» STATED TASK:
Output the lines from the one containing "How far do the" through the final line below as a JSON list of strings, one string per line, omitting blank lines and including no other lines.

◇ ◇ ◇

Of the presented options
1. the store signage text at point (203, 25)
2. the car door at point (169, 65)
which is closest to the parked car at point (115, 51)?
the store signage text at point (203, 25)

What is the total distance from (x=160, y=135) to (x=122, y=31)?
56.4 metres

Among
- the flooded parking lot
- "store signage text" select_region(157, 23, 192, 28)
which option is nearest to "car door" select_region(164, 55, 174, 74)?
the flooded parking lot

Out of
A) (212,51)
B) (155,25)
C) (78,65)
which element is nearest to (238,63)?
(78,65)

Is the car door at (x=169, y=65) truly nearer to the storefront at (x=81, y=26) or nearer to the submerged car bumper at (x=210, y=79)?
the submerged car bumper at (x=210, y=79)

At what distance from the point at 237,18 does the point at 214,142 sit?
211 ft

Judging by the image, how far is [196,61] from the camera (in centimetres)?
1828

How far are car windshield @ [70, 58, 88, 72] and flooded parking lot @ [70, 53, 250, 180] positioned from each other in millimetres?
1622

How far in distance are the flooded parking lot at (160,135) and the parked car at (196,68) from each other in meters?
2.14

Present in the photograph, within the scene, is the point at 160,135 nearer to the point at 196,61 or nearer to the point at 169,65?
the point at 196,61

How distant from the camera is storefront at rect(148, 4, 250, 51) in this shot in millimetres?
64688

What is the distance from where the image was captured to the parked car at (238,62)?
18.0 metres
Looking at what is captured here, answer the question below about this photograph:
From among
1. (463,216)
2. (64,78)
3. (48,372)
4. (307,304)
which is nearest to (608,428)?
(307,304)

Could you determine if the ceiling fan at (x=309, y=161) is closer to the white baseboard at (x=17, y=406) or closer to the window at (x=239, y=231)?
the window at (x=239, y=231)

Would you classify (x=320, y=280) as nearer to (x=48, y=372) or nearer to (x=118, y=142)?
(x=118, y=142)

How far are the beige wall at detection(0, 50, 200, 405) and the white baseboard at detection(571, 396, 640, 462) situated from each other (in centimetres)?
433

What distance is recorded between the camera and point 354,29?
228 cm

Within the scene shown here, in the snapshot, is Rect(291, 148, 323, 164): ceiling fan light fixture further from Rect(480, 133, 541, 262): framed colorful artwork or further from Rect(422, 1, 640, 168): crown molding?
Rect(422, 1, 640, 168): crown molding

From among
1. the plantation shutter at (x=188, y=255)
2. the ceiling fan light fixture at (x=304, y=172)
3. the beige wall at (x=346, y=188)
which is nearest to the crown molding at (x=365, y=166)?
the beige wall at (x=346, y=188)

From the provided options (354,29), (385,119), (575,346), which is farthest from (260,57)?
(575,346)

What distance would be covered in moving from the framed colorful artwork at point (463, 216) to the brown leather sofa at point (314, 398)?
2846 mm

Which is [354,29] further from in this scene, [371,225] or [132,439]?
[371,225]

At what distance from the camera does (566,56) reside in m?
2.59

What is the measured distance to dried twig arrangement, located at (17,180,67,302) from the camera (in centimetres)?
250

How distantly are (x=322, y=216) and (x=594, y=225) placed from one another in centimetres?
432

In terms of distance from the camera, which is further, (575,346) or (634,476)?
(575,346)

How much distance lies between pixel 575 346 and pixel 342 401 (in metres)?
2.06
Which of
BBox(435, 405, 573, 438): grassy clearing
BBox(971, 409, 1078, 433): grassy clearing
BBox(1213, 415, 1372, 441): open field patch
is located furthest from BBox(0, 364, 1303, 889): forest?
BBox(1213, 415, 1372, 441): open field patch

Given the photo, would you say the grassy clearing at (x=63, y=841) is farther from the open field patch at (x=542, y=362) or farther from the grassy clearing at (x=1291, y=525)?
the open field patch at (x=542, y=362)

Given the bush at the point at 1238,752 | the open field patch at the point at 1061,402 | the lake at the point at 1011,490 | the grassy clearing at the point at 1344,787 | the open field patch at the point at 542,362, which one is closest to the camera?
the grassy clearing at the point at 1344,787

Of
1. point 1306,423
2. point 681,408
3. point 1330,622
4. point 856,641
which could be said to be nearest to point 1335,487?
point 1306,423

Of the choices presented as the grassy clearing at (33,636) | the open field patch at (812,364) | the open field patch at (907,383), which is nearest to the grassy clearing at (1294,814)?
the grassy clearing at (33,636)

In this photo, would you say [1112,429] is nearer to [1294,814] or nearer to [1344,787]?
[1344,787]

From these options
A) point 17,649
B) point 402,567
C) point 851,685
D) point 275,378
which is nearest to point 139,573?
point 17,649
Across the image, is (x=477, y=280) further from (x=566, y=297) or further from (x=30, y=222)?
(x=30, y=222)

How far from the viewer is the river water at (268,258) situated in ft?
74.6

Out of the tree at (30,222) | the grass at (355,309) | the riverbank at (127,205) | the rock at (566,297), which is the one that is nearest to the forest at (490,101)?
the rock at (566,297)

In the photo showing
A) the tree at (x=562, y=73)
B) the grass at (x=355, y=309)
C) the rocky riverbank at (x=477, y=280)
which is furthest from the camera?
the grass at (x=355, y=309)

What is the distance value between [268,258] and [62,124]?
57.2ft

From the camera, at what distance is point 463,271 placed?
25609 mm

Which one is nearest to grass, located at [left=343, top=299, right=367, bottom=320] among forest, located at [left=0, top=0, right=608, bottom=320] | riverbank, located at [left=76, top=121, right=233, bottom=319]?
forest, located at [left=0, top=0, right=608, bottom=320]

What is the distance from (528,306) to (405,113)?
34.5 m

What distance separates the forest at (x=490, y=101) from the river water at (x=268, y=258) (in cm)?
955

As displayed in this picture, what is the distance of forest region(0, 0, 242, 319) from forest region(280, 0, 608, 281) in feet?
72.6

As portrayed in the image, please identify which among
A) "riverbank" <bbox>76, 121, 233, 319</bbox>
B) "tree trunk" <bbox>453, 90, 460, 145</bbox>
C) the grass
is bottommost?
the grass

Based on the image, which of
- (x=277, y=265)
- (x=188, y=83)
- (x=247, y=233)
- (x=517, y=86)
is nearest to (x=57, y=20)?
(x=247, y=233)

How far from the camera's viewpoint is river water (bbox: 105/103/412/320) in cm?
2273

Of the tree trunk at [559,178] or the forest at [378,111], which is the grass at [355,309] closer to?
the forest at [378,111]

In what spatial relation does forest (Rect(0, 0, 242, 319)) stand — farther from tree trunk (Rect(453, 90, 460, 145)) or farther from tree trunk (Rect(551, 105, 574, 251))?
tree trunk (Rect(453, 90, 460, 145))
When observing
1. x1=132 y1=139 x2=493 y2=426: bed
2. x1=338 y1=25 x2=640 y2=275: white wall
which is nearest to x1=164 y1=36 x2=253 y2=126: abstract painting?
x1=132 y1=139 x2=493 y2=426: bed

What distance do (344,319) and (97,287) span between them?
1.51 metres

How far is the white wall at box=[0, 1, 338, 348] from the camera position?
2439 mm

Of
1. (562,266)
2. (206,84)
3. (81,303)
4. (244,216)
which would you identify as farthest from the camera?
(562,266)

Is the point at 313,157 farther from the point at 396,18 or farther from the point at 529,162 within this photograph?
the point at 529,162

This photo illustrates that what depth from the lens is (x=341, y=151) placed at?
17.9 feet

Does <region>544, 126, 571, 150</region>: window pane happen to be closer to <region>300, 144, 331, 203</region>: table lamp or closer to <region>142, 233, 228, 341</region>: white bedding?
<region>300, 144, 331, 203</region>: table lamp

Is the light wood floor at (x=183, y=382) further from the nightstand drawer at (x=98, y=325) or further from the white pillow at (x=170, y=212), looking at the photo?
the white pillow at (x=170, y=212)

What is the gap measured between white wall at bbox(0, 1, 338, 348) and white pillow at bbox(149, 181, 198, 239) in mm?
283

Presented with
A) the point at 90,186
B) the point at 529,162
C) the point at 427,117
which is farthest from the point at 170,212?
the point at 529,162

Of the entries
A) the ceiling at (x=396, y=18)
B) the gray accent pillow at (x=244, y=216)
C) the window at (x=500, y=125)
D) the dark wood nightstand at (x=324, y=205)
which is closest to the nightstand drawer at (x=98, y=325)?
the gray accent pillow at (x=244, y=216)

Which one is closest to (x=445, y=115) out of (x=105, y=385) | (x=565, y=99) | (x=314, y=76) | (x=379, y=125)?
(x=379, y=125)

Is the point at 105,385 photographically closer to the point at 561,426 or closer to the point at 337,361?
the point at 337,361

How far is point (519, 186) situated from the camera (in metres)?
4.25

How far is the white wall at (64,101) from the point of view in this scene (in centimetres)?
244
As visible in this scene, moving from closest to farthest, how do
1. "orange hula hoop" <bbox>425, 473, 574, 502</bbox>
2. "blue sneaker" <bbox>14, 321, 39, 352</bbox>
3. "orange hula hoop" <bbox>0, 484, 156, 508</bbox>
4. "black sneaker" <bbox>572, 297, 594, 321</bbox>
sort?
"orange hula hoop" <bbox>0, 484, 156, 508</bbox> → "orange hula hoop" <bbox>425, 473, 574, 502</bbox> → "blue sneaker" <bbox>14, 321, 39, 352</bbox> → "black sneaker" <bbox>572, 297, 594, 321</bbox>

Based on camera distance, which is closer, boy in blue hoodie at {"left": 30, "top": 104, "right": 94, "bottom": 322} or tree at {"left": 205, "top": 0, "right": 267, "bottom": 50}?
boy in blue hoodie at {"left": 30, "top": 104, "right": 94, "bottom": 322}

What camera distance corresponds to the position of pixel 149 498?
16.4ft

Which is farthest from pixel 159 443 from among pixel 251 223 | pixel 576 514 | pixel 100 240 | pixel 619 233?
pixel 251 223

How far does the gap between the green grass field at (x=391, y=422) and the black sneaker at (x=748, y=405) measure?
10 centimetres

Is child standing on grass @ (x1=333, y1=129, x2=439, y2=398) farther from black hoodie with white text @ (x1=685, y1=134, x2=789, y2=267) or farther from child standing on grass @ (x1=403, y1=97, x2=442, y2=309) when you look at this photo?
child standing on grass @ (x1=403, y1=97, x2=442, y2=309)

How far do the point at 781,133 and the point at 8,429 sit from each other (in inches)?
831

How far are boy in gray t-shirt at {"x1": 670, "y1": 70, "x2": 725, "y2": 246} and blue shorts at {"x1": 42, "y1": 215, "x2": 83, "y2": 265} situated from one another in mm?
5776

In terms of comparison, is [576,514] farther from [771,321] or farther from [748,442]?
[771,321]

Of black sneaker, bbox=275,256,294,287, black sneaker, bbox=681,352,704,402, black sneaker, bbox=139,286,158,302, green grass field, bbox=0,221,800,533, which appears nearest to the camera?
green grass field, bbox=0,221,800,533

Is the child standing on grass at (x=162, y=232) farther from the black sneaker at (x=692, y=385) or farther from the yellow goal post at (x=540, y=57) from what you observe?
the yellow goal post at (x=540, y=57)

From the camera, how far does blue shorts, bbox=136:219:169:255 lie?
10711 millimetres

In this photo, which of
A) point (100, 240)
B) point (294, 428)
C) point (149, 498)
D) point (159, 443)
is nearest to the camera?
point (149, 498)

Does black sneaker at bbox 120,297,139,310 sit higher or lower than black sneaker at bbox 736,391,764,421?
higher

◇ ◇ ◇

» SOLUTION FOR THIS TASK:
[
  "How far do the point at 781,133 and the point at 8,429 sit from each other (in inches)?",
  "831",
  "How far are boy in gray t-shirt at {\"x1\": 670, \"y1\": 70, \"x2\": 725, \"y2\": 246} and blue shorts at {\"x1\": 42, \"y1\": 215, \"x2\": 83, \"y2\": 265} situated from one another in mm?",
  "5776",
  "In terms of comparison, is [576,514] farther from [771,321] or farther from [748,442]?",
  "[771,321]",
  "Of black sneaker, bbox=275,256,294,287, black sneaker, bbox=681,352,704,402, black sneaker, bbox=139,286,158,302, green grass field, bbox=0,221,800,533, which appears nearest to the camera?",
  "green grass field, bbox=0,221,800,533",
  "Is the child standing on grass at (x=162, y=232) farther from the black sneaker at (x=692, y=385) or farther from the yellow goal post at (x=540, y=57) from what you observe?",
  "the yellow goal post at (x=540, y=57)",
  "From the camera, how far does blue shorts, bbox=136:219:169:255 lie?",
  "10711 millimetres",
  "In this photo, which of",
  "A) point (100, 240)",
  "B) point (294, 428)",
  "C) point (149, 498)",
  "D) point (159, 443)",
  "is nearest to the camera?",
  "point (149, 498)",
  "Does black sneaker at bbox 120,297,139,310 sit higher or lower than black sneaker at bbox 736,391,764,421?",
  "higher"
]